### Scopo del compito
Riassuma in due frasi il brano sulle accuse a Hollywood.

### Brano di riferimento

::::::::::

Chi può permetterselo sta zitto, visto che la sensazione quella di una caccia aperta: ogni giorno può saltare fuori un nome nuovo, inaspettato come quello di Dustin Hoffman, più prevedibile come quelli di Brett Ratner o Kevin Spacey, meno noto come quello di Jeremy Piven. Se uno vola basso, o non reagisce, forse la scampa. Basta un’accusa è l’effetto è a domino – guilty by association, la «colpa» si estende come un contagio.
Prendere le distanze immediatamente l’unico modo di porsi, come hanno fatto l’ufficio stampa di Kevin Spacey e l’agenzia che lo ha rappresentato per nove anni, poco prima che sulle accuse all’attore/produttore di House of Cards entrasse in scena anche Scotland Yard, e dopo che Netflix sospendesse la produzione, lasciando il destino dell’ultima stagione della serie in forse, e parecchia gente senza posto – l’unità di misura più estrema, a Hollywood, dove la tutela del lavoro delle maestranze è considerata sacra.

::::::::::

### Record di dati
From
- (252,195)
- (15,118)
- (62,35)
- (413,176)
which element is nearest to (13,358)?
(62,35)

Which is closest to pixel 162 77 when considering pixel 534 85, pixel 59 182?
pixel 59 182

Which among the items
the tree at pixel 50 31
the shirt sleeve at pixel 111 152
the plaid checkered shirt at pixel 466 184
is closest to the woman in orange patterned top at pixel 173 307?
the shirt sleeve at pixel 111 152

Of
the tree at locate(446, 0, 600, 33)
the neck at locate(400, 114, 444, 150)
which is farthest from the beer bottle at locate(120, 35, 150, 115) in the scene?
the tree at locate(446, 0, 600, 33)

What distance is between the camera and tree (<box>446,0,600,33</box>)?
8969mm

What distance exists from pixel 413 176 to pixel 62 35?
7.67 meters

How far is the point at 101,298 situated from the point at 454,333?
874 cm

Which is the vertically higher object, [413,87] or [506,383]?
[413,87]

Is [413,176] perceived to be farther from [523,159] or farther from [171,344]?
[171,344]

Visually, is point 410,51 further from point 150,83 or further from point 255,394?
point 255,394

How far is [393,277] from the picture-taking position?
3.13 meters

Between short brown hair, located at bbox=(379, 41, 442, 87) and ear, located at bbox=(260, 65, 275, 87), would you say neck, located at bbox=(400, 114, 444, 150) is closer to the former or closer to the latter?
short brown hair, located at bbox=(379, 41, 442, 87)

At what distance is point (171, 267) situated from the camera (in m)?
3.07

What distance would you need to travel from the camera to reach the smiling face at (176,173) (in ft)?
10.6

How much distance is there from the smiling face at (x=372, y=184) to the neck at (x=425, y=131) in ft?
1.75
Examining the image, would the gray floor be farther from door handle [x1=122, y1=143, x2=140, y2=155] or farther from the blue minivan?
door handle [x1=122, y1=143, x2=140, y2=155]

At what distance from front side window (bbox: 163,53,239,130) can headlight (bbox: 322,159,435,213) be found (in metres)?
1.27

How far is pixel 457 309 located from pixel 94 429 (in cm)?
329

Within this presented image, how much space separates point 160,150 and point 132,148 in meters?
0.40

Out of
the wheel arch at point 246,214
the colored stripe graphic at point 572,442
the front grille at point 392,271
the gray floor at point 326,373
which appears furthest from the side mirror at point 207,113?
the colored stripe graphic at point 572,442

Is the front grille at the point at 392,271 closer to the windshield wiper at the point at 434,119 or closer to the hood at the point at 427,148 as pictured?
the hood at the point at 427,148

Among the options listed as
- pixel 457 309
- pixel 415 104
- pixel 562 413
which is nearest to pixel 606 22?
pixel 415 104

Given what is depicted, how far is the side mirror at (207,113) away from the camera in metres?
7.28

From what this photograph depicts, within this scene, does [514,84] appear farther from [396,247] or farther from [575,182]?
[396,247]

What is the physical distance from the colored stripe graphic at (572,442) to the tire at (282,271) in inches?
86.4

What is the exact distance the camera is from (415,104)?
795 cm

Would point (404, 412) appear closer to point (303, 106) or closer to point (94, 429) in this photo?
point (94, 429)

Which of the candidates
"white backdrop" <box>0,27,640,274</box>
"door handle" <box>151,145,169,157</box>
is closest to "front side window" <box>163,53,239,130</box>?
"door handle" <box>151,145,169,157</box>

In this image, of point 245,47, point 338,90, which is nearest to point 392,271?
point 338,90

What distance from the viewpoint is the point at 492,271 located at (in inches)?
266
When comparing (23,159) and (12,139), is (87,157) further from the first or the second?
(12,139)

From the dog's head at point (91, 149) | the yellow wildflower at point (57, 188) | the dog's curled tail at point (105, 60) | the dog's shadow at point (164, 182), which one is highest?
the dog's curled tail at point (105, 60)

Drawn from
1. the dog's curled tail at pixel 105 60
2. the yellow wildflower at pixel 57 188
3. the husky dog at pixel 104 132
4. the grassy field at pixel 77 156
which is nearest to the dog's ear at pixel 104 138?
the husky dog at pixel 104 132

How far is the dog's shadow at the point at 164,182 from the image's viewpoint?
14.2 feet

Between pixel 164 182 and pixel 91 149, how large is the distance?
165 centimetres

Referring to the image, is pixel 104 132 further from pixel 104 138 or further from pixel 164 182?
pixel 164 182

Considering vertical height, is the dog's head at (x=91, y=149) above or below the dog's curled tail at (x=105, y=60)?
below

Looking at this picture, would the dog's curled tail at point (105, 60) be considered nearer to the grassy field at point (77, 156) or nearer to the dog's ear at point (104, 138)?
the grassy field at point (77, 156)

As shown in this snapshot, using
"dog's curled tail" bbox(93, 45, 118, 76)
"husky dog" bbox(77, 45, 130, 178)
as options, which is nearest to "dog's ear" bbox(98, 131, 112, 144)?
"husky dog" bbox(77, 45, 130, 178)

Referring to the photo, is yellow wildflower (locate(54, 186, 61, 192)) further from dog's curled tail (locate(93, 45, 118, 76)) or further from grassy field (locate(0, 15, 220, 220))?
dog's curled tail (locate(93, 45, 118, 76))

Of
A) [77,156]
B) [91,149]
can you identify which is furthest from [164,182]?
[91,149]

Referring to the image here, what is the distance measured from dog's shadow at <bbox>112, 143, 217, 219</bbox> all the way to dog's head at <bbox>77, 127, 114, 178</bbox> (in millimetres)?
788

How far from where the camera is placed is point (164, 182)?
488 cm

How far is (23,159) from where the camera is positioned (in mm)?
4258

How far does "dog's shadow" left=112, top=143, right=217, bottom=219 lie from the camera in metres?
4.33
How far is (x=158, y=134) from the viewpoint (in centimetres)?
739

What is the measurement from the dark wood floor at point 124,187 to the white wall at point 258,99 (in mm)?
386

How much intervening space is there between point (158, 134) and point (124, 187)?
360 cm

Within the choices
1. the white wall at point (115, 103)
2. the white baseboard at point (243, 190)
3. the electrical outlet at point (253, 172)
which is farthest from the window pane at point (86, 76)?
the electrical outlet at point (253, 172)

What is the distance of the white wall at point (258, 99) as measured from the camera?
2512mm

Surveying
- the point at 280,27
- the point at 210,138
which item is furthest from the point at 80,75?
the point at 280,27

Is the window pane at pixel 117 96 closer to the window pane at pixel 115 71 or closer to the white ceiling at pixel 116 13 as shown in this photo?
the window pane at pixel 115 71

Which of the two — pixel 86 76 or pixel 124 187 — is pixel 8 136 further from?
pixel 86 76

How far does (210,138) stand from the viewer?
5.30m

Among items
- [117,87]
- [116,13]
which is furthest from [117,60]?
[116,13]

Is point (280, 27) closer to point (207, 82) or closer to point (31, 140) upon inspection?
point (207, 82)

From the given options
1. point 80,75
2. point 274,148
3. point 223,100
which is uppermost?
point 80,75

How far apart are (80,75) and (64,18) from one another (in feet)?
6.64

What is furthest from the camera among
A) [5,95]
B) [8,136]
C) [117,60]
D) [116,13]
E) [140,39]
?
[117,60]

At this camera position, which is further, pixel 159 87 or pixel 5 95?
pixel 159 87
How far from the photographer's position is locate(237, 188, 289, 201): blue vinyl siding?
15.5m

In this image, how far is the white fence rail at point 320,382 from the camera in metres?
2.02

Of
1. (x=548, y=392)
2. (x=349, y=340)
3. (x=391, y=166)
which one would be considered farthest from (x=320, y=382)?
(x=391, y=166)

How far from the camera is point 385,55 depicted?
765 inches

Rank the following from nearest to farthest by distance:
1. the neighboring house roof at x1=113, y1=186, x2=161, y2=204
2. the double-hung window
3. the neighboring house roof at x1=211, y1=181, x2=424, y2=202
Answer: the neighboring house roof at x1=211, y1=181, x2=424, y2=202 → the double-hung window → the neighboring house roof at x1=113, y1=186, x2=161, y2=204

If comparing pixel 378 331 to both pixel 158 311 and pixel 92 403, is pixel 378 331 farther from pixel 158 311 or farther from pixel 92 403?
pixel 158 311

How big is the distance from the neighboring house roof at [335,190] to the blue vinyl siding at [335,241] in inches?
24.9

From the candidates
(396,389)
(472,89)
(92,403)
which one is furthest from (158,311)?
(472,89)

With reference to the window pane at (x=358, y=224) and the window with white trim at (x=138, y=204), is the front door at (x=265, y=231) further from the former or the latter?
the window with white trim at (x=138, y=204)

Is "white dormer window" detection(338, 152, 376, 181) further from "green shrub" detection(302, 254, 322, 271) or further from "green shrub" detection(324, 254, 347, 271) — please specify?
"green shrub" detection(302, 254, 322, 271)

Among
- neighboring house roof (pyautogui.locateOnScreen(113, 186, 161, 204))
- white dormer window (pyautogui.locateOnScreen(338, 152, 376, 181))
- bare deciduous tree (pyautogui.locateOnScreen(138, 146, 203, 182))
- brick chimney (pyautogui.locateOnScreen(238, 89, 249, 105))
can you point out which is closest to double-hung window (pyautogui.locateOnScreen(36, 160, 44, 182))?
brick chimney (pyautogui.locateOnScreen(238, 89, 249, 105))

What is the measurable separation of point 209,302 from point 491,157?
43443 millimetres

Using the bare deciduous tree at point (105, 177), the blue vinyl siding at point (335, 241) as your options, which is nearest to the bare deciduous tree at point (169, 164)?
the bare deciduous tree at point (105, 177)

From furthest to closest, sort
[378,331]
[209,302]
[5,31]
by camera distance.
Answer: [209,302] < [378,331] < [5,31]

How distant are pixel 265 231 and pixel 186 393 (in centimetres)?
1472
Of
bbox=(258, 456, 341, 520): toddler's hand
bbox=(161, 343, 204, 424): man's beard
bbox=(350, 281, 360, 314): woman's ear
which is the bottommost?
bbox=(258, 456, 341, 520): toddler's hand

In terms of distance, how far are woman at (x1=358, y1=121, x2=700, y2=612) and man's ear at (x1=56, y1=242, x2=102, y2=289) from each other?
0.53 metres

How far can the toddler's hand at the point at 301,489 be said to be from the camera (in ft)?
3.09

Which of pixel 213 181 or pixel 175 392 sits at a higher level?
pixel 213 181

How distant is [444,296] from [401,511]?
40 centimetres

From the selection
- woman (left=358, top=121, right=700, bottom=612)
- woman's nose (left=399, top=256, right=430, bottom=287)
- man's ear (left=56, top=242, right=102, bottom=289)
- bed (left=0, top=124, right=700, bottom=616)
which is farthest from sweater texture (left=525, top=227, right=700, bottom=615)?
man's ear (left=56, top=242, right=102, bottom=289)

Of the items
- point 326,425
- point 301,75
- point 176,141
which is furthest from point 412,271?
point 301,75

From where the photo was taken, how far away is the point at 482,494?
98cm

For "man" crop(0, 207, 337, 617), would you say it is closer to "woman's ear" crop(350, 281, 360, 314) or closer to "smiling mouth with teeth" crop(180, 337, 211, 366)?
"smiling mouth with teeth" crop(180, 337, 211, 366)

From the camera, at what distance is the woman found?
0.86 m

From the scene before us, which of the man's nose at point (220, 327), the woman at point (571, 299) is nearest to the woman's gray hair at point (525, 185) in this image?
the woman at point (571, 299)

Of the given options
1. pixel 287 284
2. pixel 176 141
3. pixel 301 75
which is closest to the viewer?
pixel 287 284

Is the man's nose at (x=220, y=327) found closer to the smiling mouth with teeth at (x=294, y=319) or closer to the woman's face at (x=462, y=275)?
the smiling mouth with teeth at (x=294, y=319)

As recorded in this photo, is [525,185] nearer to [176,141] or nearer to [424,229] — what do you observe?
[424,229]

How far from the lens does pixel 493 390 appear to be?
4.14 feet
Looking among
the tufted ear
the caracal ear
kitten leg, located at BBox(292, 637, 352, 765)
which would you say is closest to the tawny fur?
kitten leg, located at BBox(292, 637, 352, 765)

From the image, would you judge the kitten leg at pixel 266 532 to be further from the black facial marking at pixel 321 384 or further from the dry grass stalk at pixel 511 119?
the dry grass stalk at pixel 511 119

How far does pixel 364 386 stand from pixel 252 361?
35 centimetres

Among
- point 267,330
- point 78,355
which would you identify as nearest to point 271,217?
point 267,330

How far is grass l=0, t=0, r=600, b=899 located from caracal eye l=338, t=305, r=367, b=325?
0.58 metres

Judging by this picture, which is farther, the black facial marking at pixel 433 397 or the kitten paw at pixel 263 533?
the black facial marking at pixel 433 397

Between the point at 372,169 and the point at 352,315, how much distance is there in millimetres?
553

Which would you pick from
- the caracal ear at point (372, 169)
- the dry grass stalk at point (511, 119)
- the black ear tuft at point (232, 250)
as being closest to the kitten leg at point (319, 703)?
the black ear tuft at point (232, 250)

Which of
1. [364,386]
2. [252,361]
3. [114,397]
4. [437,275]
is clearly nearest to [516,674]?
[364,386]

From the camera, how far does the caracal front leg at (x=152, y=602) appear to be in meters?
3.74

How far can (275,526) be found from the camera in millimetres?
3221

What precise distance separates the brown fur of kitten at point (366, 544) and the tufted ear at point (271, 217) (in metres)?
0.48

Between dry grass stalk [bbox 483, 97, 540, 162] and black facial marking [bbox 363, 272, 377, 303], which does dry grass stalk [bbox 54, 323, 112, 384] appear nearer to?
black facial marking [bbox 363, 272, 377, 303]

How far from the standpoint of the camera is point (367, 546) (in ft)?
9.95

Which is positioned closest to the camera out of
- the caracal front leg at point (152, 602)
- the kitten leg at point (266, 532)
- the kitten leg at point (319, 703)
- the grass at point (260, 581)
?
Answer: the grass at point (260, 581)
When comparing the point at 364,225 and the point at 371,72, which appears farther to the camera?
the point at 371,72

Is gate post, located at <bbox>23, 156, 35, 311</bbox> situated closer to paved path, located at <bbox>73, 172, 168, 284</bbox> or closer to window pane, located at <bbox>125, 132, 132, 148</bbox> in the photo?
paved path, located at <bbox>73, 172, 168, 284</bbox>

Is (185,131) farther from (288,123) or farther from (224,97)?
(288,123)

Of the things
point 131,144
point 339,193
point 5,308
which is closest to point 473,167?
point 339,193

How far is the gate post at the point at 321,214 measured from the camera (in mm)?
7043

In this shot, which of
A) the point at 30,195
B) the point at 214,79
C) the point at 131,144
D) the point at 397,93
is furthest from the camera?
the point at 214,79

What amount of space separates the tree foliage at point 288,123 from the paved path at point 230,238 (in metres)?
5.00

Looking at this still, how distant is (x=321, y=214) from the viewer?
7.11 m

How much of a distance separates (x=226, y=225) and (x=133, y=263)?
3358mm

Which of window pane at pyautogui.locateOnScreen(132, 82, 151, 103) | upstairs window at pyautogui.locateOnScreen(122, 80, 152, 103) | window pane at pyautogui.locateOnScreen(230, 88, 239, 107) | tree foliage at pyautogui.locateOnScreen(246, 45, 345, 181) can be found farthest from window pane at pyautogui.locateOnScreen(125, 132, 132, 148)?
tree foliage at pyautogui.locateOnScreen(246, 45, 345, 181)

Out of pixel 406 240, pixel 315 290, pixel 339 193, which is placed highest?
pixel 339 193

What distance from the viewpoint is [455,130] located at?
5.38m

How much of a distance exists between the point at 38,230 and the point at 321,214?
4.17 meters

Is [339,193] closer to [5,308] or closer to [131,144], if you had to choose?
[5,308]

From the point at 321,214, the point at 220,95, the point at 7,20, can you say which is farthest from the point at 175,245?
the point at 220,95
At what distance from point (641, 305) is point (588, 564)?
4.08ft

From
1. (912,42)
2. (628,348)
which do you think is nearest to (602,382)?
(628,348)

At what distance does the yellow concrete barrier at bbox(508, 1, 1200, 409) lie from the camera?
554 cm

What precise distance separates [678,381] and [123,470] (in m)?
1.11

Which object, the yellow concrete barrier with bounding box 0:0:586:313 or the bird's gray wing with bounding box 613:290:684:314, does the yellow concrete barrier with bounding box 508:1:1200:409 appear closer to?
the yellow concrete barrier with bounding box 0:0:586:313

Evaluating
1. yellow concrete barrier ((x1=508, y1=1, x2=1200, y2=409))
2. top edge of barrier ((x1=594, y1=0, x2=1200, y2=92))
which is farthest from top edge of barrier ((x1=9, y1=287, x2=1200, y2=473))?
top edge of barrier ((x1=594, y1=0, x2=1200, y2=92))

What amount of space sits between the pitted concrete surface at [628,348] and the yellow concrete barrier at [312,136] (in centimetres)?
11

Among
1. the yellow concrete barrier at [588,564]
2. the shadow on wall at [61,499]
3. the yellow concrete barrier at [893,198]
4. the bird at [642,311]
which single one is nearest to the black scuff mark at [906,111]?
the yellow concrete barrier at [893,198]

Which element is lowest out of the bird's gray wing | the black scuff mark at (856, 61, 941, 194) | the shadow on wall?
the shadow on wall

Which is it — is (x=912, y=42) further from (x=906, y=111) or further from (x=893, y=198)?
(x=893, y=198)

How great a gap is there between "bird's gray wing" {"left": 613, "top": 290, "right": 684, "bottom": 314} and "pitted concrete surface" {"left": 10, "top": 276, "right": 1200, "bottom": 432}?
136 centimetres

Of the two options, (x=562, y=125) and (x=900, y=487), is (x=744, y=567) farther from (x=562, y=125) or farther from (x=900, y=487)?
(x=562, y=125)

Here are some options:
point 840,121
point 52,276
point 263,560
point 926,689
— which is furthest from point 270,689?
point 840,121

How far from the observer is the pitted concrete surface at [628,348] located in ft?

::::::::::

### Risposta corretta
Poiché sembra in corso una caccia aperta in cui ogni giorno può emergere un nome nuovo, come quelli di Dustin Hoffman, Brett Ratner, Kevin Spacey o Jeremy Piven, chi può permetterselo tace, dato che basta un'accusa perché la colpa si estenda per associazione. L'unico modo di reagire è prendere subito le distanze, come hanno fatto l'ufficio stampa e l'agenzia di Kevin Spacey, mentre Netflix ha sospeso la produzione di House of Cards, lasciando in forse l'ultima stagione e parecchia gente senza posto.